The process of improving your anti-style is usually slow. For many years I felt like I had a serious handicap when I climbed outside of my comfort zone. The more time I spent on terrain I was not comfortable with, the more my body adapted. I also found that my mental abilities also adjusted – over time I was more willing to get into it, largely because as you get better at something it becomes so much more fun!

With that in mind, you need to be patient with yourself as you strive to improve on an “alien” style. It may even take a year or two to really change your climbing strengths. Realize that no matter who you are or how strong you are, you can’t be great at all styles at the same time. Rock climbing is a diverse sport, with many different factors that can affect your ability. So it makes sense to lower your expectations when riding outside your wheelhouse.

siegrist on El Toro Resbaloso (5.14c). The road is so empty and thin, Siegrist says, that if a wedge was missing, she probably wouldn’t go.Nate Liles

I can personally speak to the usefulness of this approach – by lowering my expectations of what I “should” be able to do on an overhanging rock, I was able to turn these types of climbs from a weakness into a strength. . At the end of the day, giant love (5.15b) was the highlight of my transition. This route is steep and generally very physical. The holds aren’t necessarily bad, they’re just far apart and the movement is powerful and demanding. It’s not exactly what I imagine to be my best style, but after years of slowly changing my preferences, something like giant love has become possible.

3. When your anti-style becomes your style: go back to your roots

Unfortunately, as I climbed more and more caves and spanish resistance routes, I lost my edge (no pun intended) on the green. Despite this, I kept telling friends that vertical routes were my jam, but when I sometimes came back to them, I felt confused and out of place. This brings us back to El Toro Resbalosowhich was exactly the dead vertical style I desperately needed to revisit.
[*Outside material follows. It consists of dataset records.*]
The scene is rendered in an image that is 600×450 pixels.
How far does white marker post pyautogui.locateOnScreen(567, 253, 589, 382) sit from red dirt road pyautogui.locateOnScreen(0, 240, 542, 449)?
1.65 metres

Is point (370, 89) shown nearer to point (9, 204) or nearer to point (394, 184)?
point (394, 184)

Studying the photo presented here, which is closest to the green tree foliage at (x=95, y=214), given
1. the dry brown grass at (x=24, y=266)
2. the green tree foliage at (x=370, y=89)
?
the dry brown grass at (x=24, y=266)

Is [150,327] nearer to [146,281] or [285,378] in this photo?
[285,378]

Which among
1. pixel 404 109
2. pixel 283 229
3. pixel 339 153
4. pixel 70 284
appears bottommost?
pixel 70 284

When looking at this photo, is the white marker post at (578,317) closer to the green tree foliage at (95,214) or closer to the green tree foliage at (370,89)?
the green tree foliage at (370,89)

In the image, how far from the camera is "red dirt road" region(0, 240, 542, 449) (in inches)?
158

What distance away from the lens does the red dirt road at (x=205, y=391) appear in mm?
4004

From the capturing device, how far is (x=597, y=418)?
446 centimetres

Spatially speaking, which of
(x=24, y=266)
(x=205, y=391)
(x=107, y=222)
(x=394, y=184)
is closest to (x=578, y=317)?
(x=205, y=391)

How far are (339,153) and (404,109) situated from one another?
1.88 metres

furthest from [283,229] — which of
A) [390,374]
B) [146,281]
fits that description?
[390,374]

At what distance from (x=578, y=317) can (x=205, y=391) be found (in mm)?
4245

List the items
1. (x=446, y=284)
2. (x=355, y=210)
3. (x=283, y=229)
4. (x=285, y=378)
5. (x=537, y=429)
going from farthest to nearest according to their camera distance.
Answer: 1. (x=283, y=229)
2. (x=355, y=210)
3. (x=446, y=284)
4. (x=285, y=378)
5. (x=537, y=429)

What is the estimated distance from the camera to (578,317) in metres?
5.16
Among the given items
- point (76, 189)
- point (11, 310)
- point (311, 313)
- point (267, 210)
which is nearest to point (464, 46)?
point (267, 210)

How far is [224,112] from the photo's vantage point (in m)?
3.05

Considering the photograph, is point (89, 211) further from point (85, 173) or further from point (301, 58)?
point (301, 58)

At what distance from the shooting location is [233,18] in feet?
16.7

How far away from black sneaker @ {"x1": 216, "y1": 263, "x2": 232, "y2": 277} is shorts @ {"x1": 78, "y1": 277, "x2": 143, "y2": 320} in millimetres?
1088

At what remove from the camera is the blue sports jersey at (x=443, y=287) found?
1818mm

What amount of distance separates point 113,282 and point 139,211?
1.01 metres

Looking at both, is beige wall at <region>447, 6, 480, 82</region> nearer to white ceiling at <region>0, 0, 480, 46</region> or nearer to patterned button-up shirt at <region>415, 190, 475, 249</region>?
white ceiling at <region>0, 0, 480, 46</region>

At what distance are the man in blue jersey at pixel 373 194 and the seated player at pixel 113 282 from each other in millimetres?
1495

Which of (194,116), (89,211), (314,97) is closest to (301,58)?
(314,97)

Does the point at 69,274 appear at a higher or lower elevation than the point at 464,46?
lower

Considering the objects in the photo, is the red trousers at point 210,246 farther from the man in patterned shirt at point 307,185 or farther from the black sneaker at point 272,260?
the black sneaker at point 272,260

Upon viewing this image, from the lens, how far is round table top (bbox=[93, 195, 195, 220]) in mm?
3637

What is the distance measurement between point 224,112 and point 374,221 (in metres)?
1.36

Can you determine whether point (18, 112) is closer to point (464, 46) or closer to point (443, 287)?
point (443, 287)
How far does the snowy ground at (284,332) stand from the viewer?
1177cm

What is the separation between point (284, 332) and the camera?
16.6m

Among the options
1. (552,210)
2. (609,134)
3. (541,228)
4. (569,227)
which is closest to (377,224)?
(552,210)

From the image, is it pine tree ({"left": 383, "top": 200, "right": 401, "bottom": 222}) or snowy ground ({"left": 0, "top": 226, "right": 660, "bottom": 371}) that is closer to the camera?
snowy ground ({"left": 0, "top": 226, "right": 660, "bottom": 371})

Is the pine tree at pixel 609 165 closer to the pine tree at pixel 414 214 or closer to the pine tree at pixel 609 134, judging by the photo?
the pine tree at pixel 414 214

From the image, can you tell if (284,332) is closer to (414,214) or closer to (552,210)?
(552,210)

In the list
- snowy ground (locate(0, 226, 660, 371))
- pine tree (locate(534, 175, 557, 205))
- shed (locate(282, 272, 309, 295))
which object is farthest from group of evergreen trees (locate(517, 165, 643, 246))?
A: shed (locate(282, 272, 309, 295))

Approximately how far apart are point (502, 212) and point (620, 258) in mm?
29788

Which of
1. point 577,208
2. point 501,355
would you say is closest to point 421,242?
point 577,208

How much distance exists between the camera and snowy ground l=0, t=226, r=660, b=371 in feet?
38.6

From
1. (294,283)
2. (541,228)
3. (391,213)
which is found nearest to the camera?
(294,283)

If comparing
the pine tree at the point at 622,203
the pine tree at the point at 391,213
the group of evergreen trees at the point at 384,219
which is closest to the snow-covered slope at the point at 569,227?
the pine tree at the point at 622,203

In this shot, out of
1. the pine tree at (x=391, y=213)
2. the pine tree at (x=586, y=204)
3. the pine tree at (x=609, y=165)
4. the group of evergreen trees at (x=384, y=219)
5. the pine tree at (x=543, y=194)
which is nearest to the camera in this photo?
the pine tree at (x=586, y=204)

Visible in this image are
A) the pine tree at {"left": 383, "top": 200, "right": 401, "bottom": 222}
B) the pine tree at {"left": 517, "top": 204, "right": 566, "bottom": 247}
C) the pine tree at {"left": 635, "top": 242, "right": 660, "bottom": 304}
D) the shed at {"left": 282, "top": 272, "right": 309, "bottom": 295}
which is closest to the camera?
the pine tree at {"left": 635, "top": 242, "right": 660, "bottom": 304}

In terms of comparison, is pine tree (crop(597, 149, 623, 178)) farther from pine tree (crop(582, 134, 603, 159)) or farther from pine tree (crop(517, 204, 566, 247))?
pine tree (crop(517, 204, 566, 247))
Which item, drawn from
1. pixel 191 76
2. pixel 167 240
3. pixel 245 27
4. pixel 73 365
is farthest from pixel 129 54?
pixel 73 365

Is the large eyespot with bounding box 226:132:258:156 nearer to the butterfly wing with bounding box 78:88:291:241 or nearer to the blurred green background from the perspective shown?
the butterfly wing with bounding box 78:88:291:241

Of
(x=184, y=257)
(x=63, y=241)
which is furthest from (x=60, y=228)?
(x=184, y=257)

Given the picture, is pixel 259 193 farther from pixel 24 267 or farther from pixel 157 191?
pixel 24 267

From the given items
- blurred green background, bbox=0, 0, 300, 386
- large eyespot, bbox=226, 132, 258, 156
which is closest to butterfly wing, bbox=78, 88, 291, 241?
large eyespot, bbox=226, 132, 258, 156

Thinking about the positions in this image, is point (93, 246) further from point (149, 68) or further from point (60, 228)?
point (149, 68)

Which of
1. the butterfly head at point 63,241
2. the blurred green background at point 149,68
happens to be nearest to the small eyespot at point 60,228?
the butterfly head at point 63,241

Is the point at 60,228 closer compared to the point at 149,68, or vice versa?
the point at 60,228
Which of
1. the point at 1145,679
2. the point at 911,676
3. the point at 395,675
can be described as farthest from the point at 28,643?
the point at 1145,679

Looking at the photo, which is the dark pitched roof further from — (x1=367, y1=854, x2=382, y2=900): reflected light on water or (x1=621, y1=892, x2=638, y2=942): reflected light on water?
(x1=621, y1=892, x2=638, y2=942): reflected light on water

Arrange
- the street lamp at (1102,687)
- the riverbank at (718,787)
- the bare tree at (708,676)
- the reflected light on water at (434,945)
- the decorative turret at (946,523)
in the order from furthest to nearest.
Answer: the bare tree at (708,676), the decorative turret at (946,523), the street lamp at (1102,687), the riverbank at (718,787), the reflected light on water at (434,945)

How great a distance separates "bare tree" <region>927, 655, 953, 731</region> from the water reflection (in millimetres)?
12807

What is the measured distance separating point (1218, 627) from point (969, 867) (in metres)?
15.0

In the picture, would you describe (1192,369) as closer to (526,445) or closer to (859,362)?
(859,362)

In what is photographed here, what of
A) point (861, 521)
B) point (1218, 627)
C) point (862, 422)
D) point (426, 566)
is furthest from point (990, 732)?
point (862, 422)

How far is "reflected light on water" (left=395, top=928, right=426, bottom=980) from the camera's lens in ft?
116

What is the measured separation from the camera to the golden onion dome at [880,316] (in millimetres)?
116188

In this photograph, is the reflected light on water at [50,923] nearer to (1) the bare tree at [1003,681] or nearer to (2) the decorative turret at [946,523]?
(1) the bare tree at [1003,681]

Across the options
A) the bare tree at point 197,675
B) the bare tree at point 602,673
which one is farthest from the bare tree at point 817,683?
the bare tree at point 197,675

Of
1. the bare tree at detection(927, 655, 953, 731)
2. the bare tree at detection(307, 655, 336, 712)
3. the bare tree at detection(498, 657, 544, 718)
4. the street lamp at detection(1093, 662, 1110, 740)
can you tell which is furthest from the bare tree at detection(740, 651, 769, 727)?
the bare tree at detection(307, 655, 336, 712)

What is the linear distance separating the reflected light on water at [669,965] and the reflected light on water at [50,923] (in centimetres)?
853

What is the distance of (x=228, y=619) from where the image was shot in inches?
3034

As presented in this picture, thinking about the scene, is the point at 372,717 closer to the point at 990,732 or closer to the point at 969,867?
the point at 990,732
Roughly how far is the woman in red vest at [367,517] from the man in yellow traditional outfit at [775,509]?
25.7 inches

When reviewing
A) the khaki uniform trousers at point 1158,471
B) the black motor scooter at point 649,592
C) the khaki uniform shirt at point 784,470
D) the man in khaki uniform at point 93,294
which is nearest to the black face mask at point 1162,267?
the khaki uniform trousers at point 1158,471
Why You Should Embrace Your “Anti-Style”

As I returned to Fins, Idaho earlier this fall, I could feel how rusty my slab game was. If I wanted to have a chance in my vertical mega-project, I would have to get back on my feet (again, no pun intended). My good friend Tom Smart had run away El Toro Resbaloso in 2015, and this season he gave me the project, because he was knee-deep in another. The Bull is a green climber’s dream, one of those routes where if a single hold were missing, it would be impassable. The crux is cerebral and challenging in a way you’d only experience on a bomber, dead vertical limestone. It involves very high feet on tiny textured bumps or smears, impossibly small edges for your fingertips, and huge swaths of totally blank wall in between. It wasn’t easy going back to this tenuous style, but I know deep down that it was exactly what I needed! “Slab Jonathan” from 2008 would have been proud!

There are myriad reasons why certain styles simply feel better or worse for each of us. Some of these reasons are complex and deeply mental, while others relate to our physical abilities. For obvious reasons, fingers can often be a weak link in any style. If you feel like weak fingers are holding you back, you’ll probably make tremendous progress if you train to strengthen your fingers. My journey 6 weeks for stronger fingers is a great option for laying the groundwork in this area. Ultimately, though, climbing a wide variety of terrain is one of the best ways to improve your overall climbing ability. I cannot stress enough the importance of embracing all kinds of rock types, climbing styles and challenges! This is how we grow and improve as climbers.